DO THIS. Copy every record below word for word, leaving out the pictures.

[Items from a dataset]
*****
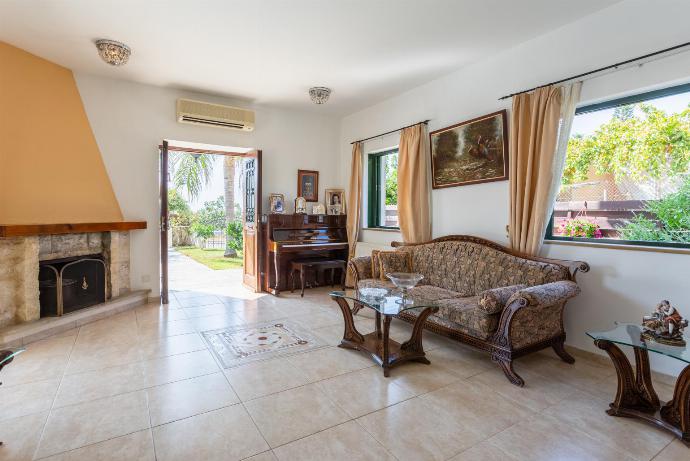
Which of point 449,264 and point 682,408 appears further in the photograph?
point 449,264

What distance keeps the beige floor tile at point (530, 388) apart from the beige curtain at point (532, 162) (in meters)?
1.11

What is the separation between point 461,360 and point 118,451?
94.2 inches

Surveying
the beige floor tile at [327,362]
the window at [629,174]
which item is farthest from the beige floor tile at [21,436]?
the window at [629,174]

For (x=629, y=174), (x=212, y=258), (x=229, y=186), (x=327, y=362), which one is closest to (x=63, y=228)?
(x=327, y=362)

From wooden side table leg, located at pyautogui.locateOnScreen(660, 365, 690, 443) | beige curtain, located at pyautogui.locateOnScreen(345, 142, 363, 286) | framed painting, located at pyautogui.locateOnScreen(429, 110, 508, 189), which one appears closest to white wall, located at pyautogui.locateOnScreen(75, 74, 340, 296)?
beige curtain, located at pyautogui.locateOnScreen(345, 142, 363, 286)

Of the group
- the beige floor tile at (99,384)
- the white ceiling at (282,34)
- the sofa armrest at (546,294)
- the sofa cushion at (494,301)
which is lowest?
the beige floor tile at (99,384)

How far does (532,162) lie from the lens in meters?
3.21

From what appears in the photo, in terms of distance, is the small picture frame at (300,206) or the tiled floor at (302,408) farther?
the small picture frame at (300,206)

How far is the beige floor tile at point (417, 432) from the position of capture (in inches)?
70.1

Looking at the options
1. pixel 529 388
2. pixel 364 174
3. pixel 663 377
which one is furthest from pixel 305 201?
pixel 663 377

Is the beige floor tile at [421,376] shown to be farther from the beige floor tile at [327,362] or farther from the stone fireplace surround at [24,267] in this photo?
the stone fireplace surround at [24,267]

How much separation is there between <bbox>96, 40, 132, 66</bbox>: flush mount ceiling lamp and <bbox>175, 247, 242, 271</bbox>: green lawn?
4989 millimetres

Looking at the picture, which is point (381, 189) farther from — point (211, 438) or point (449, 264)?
point (211, 438)

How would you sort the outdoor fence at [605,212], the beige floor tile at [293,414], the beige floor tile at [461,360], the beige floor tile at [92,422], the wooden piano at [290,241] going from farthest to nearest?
1. the wooden piano at [290,241]
2. the outdoor fence at [605,212]
3. the beige floor tile at [461,360]
4. the beige floor tile at [293,414]
5. the beige floor tile at [92,422]
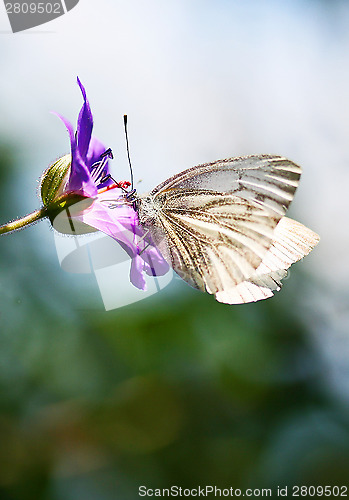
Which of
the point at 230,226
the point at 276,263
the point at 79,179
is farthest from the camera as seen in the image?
the point at 230,226

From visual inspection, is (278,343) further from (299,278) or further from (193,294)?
(193,294)

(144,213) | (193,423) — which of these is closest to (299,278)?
(193,423)

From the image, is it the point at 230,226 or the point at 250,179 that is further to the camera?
the point at 230,226

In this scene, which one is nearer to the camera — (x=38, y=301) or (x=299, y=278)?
(x=38, y=301)

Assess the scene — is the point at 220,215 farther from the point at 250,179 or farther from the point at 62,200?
the point at 62,200

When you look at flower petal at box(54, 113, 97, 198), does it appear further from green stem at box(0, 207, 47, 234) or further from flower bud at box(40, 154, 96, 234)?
green stem at box(0, 207, 47, 234)

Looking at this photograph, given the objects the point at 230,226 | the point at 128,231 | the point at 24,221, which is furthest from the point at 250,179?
the point at 24,221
*****
SOLVED EXERCISE.
Which of point 449,264 and point 682,408 appears further in the photograph?
point 449,264

What distance keeps the beige floor tile at point (530, 388) apart from the beige curtain at point (532, 162) (in meters)?
1.11

What is the separation between point 461,360 and point 118,451?
94.2 inches

Surveying
the beige floor tile at [327,362]
the window at [629,174]
which item is farthest from the beige floor tile at [21,436]?
the window at [629,174]

For (x=629, y=174), (x=212, y=258), (x=229, y=186), (x=327, y=362), which one is closest to (x=63, y=228)?
(x=327, y=362)

From wooden side table leg, located at pyautogui.locateOnScreen(660, 365, 690, 443) | beige curtain, located at pyautogui.locateOnScreen(345, 142, 363, 286) | framed painting, located at pyautogui.locateOnScreen(429, 110, 508, 189), which one appears closest to white wall, located at pyautogui.locateOnScreen(75, 74, 340, 296)?
beige curtain, located at pyautogui.locateOnScreen(345, 142, 363, 286)

Of the group
- the beige floor tile at (99,384)
- the white ceiling at (282,34)
- the sofa armrest at (546,294)
- the sofa cushion at (494,301)
which is lowest?
the beige floor tile at (99,384)

How far does (532,162) lie from the lens in meters?
3.21

From what appears in the photo, in terms of distance, is the small picture frame at (300,206) or the tiled floor at (302,408) farther?
the small picture frame at (300,206)

How far is the beige floor tile at point (417, 432) from the position of capture (in inches)?
70.1

Looking at the options
1. pixel 529 388
2. pixel 364 174
3. pixel 663 377
which one is furthest from pixel 305 201?
pixel 663 377

Is the beige floor tile at [421,376] shown to be farther from the beige floor tile at [327,362] or farther from the stone fireplace surround at [24,267] in this photo?
the stone fireplace surround at [24,267]

How much separation is there between <bbox>96, 40, 132, 66</bbox>: flush mount ceiling lamp and <bbox>175, 247, 242, 271</bbox>: green lawn?
4989 millimetres

Looking at the picture, which is point (381, 189) farther from — point (211, 438) or point (449, 264)?
point (211, 438)

How would you sort the outdoor fence at [605,212], the beige floor tile at [293,414], the beige floor tile at [461,360], the beige floor tile at [92,422], the wooden piano at [290,241] going from farthest to nearest?
1. the wooden piano at [290,241]
2. the outdoor fence at [605,212]
3. the beige floor tile at [461,360]
4. the beige floor tile at [293,414]
5. the beige floor tile at [92,422]
Which of
the point at 230,226
the point at 276,263
the point at 79,179
is farthest from the camera as seen in the image?
the point at 230,226

From visual inspection, is (278,343) further from (299,278) or further from (193,294)?
(193,294)

(144,213) | (193,423) — which of these is closest to (299,278)?
(193,423)

From the image, is it the point at 230,226 or the point at 250,179 that is further to the camera?
the point at 230,226

In this scene, which one is nearer to the camera — (x=38, y=301) or (x=299, y=278)?
(x=38, y=301)

Assess the scene — is the point at 220,215 farther from the point at 250,179 or farther from the point at 62,200?
the point at 62,200

When you look at flower petal at box(54, 113, 97, 198), does it appear further from green stem at box(0, 207, 47, 234) or further from flower bud at box(40, 154, 96, 234)?
green stem at box(0, 207, 47, 234)

Looking at this photograph, given the objects the point at 230,226 | the point at 128,231 | the point at 24,221, which is furthest from the point at 250,179?
the point at 24,221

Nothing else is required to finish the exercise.